## TASK INSTRUCTIONS
Among the records below, one line contains "[camera-trap image, curated labels]"; copy that line and all that follow it, exactly as written.

## RECORDS SUPPLIED

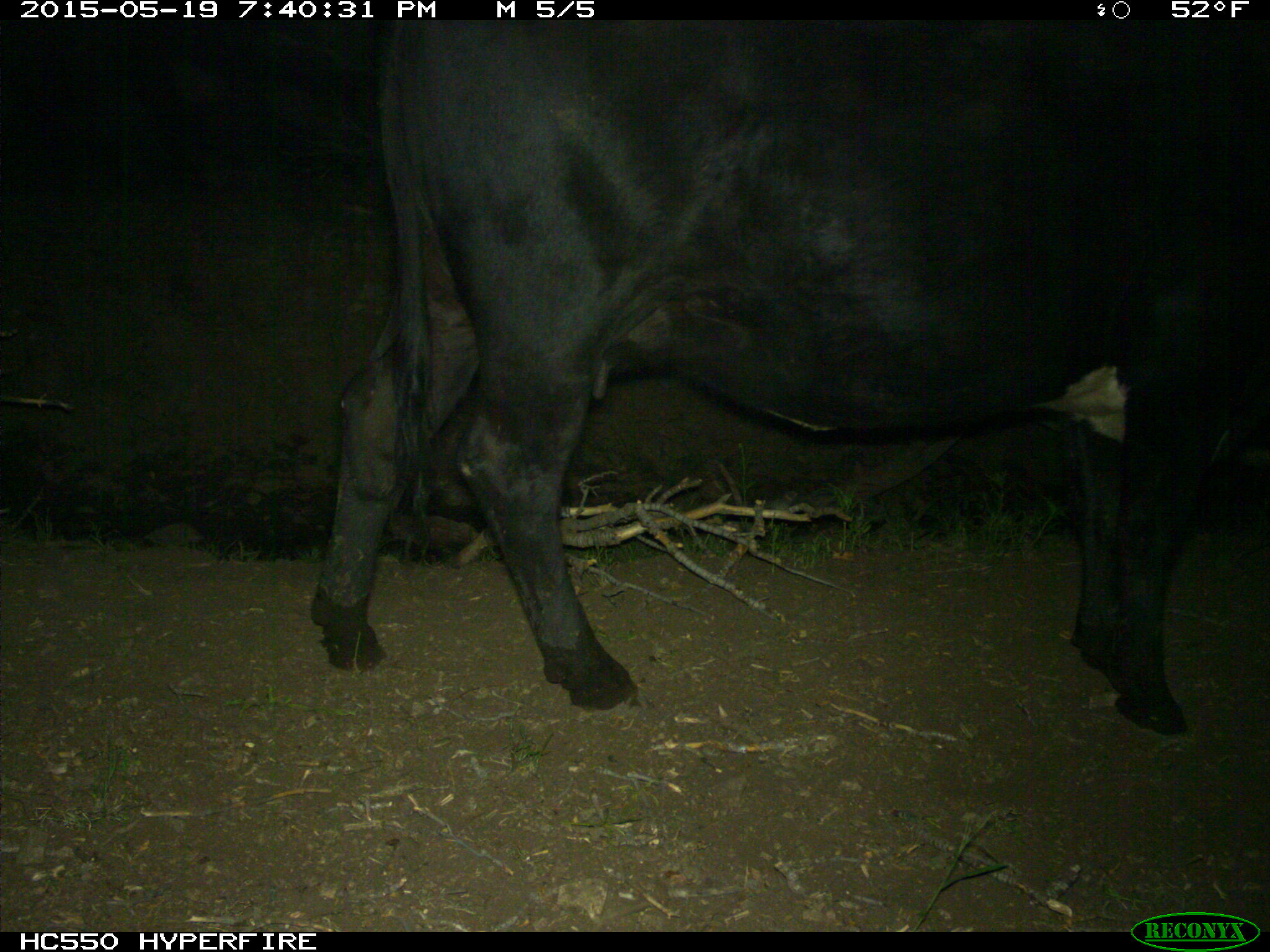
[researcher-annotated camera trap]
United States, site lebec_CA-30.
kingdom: Animalia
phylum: Chordata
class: Mammalia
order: Artiodactyla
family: Bovidae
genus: Bos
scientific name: Bos taurus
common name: domestic cow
Bos taurus (domestic cow).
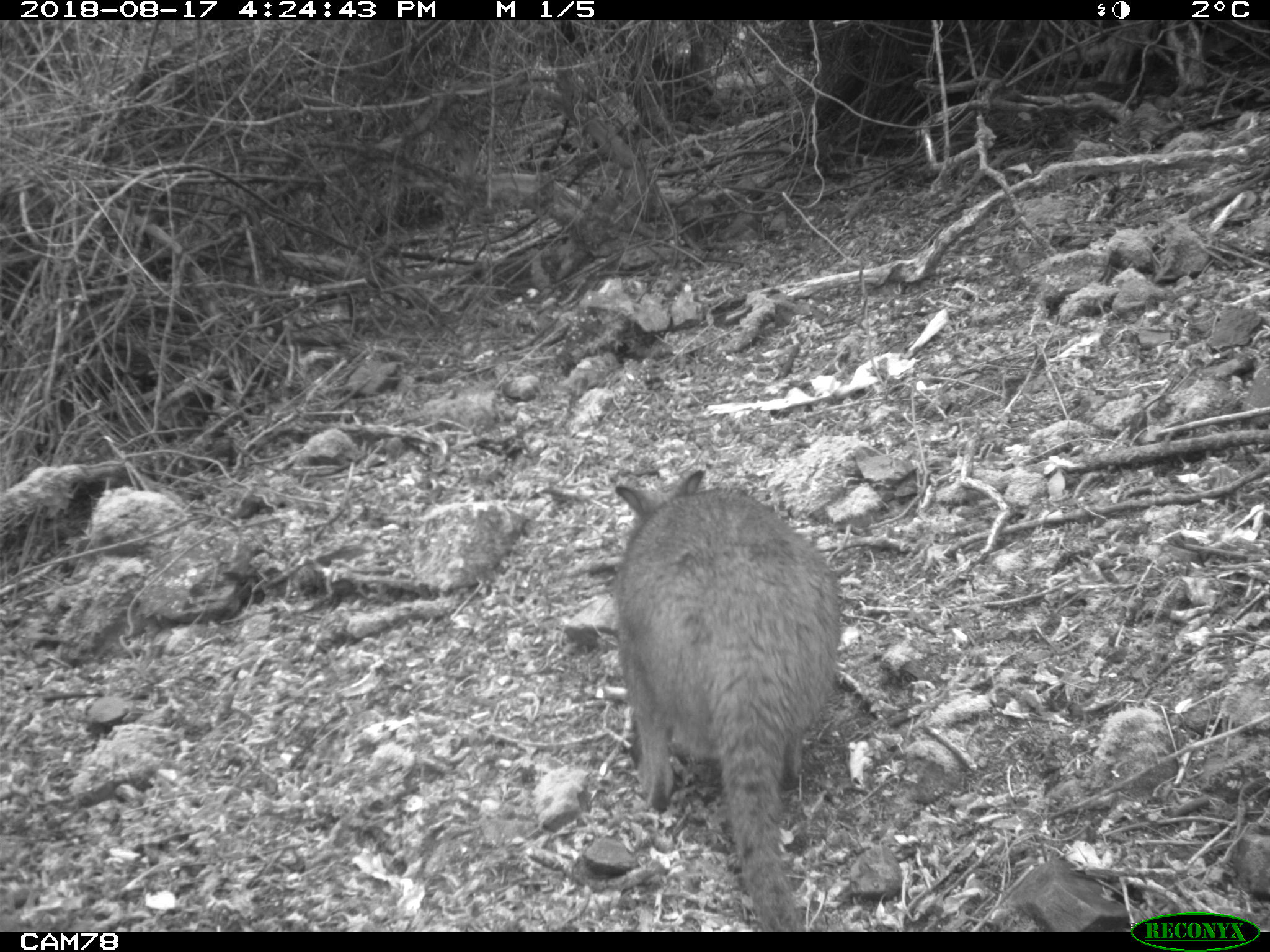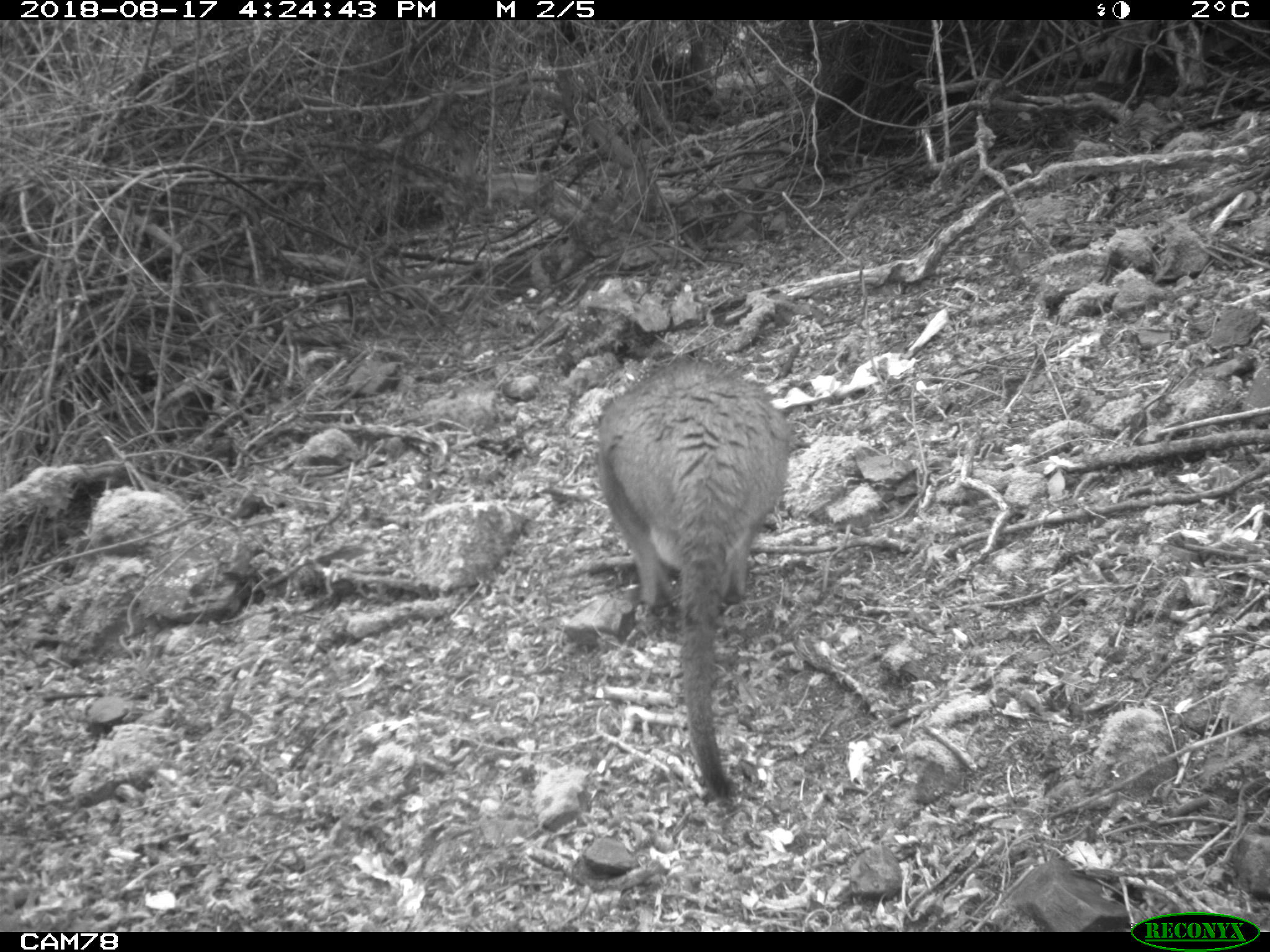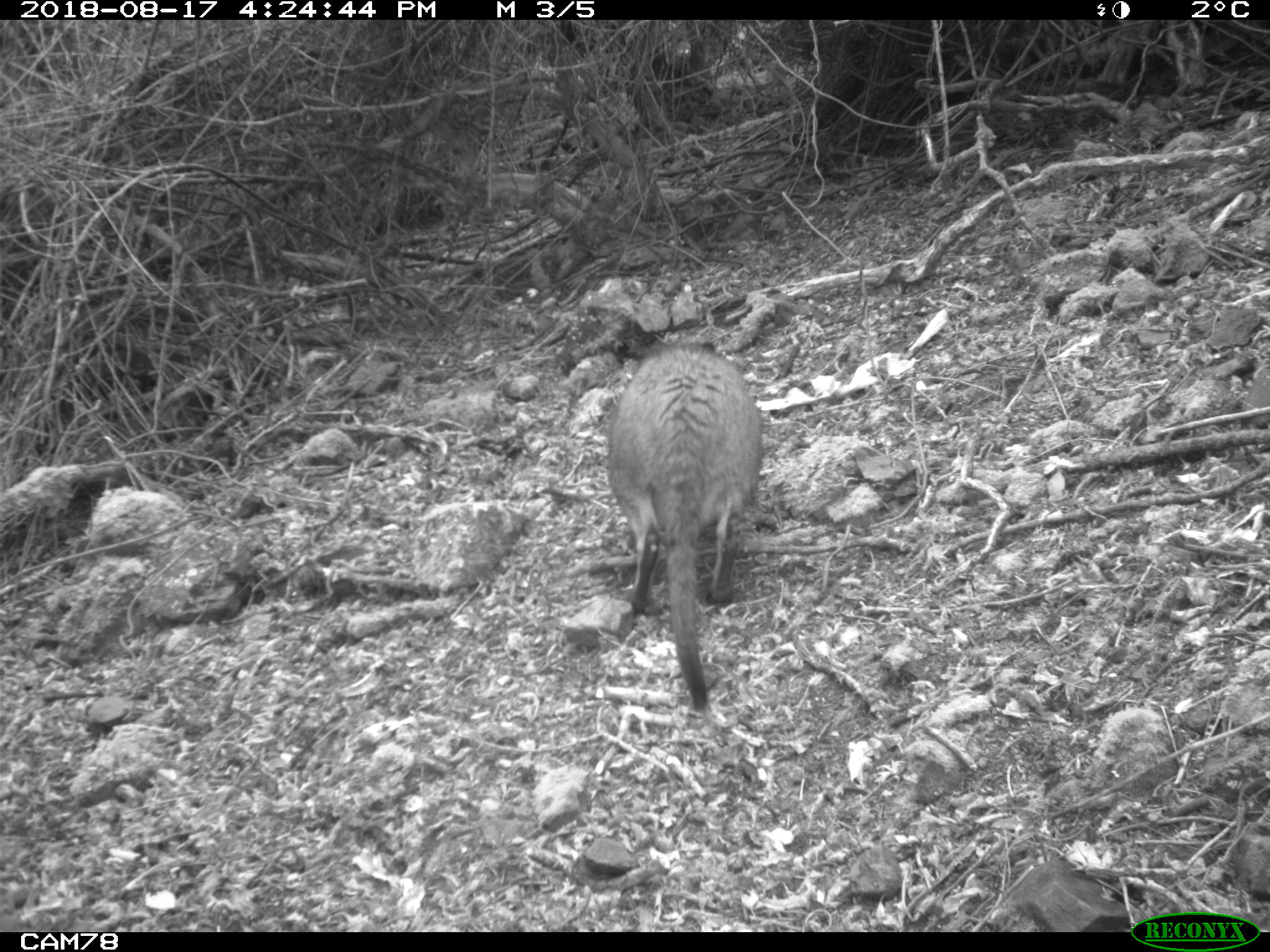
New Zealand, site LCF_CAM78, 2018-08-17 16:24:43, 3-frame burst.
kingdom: Animalia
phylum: Chordata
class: Mammalia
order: Diprotodontia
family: Macropodidae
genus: Notamacropus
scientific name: Notamacropus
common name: wallaby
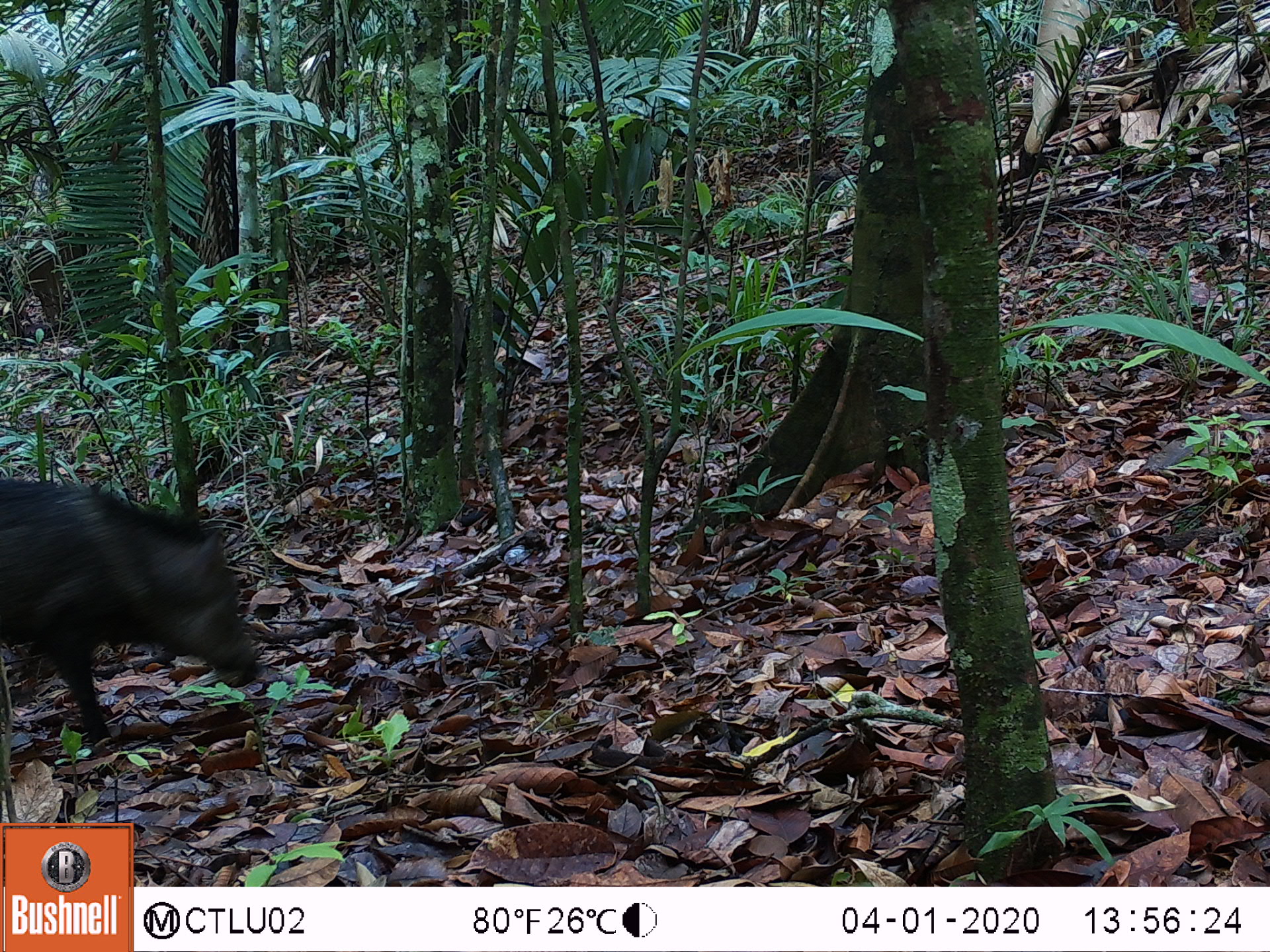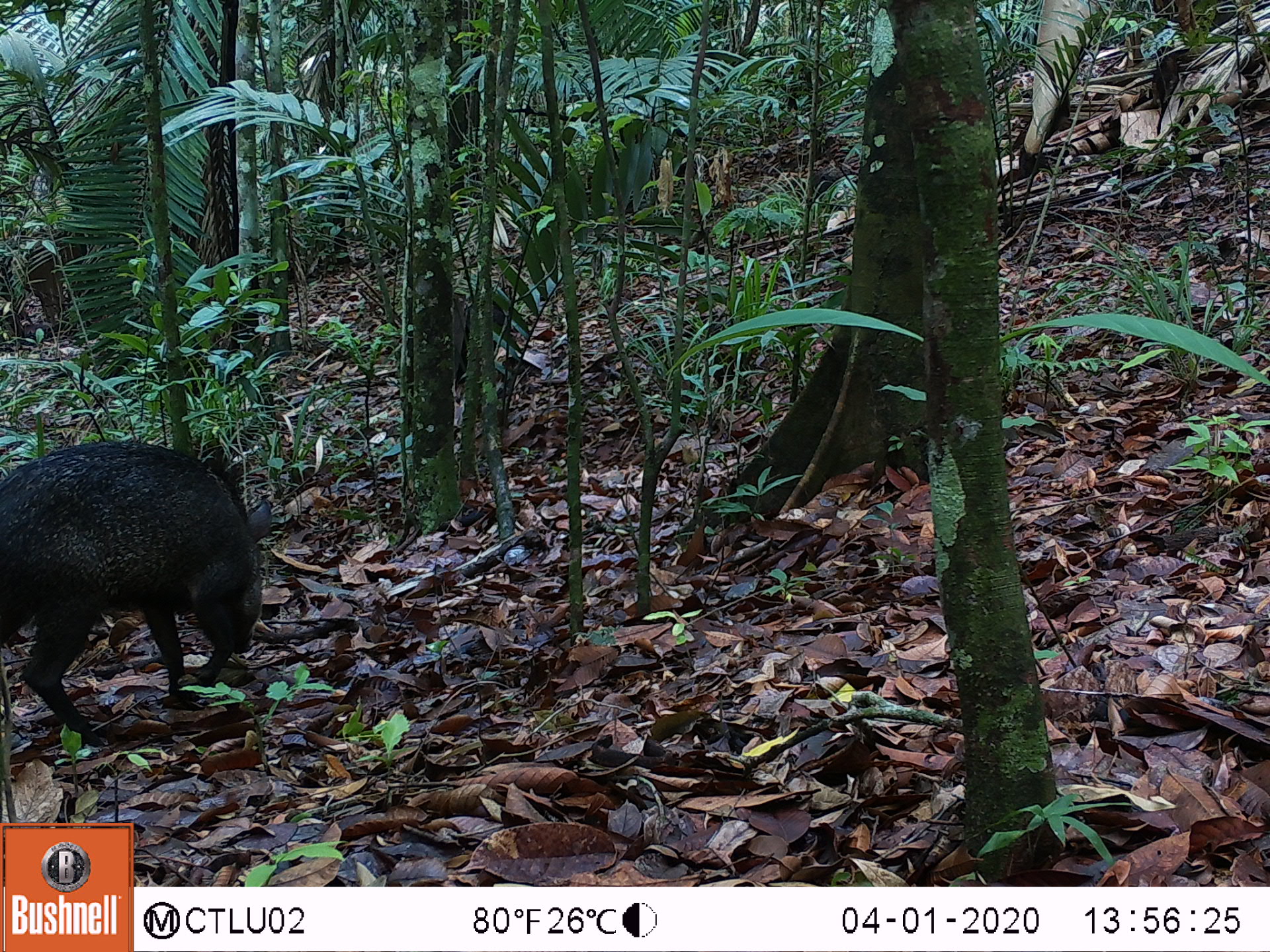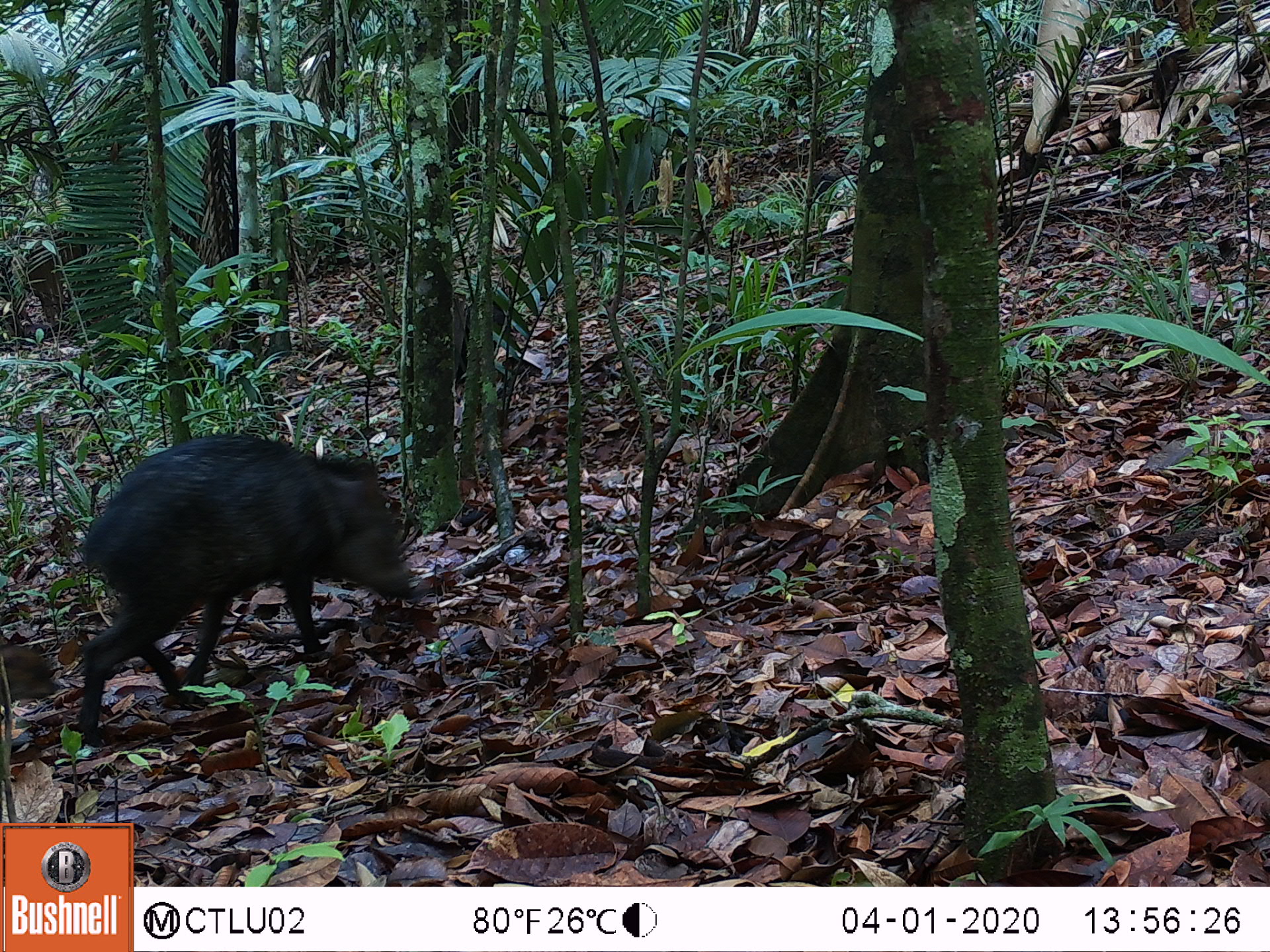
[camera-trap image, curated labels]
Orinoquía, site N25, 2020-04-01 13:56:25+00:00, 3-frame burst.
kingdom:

## OUTPUT OF THE TASK
[camera-trap image, curated labels]
Orinoquía, site N25, 2020-04-01 13:56:25+00:00, 3-frame burst.
kingdom:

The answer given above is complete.